The Kootenay Boundary Division of Family Practice has worked with the Centre for Collaboration, Motivation and Innovation, and the Advocacy Centre in Nelson, BC to develop two versions of a Poverty Intervention Tool – one for Kootenay Boundary and another for across BC. Ontario’s Poverty Intervention Tool was used as the template. Both the Kootenay Boundary and BC-wide tools are now available online.
Doctors in the Kootenay Boundary have long recognized and been actively working to find ways of supporting patients who struggle with socio-economic challenges. As part of this work, the Ontario tool, which helps primary care providers address the impacts of poverty on their patients, came to their attention.
Health impacts of poverty
The health impacts of poverty directly affect 15 per cent of B.C. residents, and evidence outlining the profound impact social determinants have on health is well documented, including:
- Infant mortality: 60 per cent higher in lowest income sector neighbourhoods.
- Cancer: Higher incidence for lung, oral and cervical for lower income population.
- Cardiovascular disease: B.C. has a 17 per cent higher rate of circulatory conditions among the lowest income sector than the Canadian average.

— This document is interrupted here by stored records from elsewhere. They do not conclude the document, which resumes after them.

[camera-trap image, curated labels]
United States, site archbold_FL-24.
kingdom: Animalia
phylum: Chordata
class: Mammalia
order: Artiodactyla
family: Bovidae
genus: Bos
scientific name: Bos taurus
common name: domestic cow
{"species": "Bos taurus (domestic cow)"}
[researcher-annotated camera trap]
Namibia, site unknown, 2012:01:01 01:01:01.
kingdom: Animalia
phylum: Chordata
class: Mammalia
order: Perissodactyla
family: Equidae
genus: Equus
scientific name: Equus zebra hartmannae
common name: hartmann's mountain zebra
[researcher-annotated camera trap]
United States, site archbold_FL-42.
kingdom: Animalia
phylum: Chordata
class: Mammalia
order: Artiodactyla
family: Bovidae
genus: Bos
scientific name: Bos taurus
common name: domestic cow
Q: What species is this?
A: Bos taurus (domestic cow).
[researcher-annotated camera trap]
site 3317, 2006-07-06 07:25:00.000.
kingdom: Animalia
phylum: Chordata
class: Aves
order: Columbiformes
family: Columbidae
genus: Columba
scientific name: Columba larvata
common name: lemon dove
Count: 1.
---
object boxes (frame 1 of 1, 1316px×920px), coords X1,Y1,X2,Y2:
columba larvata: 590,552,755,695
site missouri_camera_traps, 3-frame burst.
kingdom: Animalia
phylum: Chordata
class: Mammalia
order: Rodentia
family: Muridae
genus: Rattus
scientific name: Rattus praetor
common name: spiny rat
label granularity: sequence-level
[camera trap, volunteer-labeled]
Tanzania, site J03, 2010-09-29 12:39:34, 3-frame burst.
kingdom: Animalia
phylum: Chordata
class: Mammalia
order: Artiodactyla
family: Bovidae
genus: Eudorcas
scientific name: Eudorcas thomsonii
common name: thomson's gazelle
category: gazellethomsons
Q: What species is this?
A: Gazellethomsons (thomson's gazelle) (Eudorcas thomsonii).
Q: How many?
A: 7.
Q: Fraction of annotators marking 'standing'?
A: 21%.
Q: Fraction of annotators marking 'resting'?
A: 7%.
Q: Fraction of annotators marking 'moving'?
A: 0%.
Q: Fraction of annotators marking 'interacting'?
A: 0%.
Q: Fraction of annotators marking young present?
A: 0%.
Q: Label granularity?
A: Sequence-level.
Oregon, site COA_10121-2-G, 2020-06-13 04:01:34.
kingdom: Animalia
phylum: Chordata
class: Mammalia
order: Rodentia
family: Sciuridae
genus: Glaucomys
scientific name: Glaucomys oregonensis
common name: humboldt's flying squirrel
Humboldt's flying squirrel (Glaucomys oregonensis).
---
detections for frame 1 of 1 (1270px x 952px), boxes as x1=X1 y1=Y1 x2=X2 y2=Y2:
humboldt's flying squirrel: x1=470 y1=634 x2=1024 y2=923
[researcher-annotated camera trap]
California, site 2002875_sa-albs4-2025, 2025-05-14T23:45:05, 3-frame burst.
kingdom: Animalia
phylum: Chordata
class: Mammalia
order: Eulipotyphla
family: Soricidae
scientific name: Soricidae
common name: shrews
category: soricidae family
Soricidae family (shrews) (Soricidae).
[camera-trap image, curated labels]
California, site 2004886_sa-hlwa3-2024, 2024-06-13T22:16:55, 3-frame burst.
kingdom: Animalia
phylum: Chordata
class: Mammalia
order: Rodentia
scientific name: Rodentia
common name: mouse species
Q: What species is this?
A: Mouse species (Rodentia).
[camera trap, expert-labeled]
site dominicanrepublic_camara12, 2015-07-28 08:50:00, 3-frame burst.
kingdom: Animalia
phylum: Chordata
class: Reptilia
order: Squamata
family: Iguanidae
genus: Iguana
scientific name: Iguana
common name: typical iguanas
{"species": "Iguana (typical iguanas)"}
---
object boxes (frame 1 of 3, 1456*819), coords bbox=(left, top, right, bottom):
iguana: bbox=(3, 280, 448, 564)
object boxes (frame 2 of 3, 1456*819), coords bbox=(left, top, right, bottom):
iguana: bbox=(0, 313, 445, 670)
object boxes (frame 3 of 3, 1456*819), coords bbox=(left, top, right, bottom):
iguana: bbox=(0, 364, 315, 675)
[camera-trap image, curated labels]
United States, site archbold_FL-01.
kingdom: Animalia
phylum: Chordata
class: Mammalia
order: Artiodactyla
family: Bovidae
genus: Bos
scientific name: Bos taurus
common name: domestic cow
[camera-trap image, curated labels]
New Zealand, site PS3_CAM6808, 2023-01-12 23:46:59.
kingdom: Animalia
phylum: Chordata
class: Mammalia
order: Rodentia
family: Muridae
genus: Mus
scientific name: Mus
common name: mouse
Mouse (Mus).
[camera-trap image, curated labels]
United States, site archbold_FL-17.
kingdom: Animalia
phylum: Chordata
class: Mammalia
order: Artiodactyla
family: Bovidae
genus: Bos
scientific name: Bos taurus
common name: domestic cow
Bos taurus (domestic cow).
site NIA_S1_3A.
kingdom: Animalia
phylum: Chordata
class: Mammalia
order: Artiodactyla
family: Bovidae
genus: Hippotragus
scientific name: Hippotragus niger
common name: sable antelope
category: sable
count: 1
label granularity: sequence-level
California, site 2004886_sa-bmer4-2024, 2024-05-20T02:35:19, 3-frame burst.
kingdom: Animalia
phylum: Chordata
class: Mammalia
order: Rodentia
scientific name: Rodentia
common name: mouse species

- Diabetes: Lowest income sector has more than double the rate of diabetes, compared to the highest income sector.
- Mental illness: Depression is 58 per cent higher for people living below the poverty line, than the Canadian average.
The Poverty Intervention Tool guides doctors with a list of questions to help address the impact of poverty on their patients’ health and puts the resources they need to connect patients with the appropriate community supports and services at their fingertips.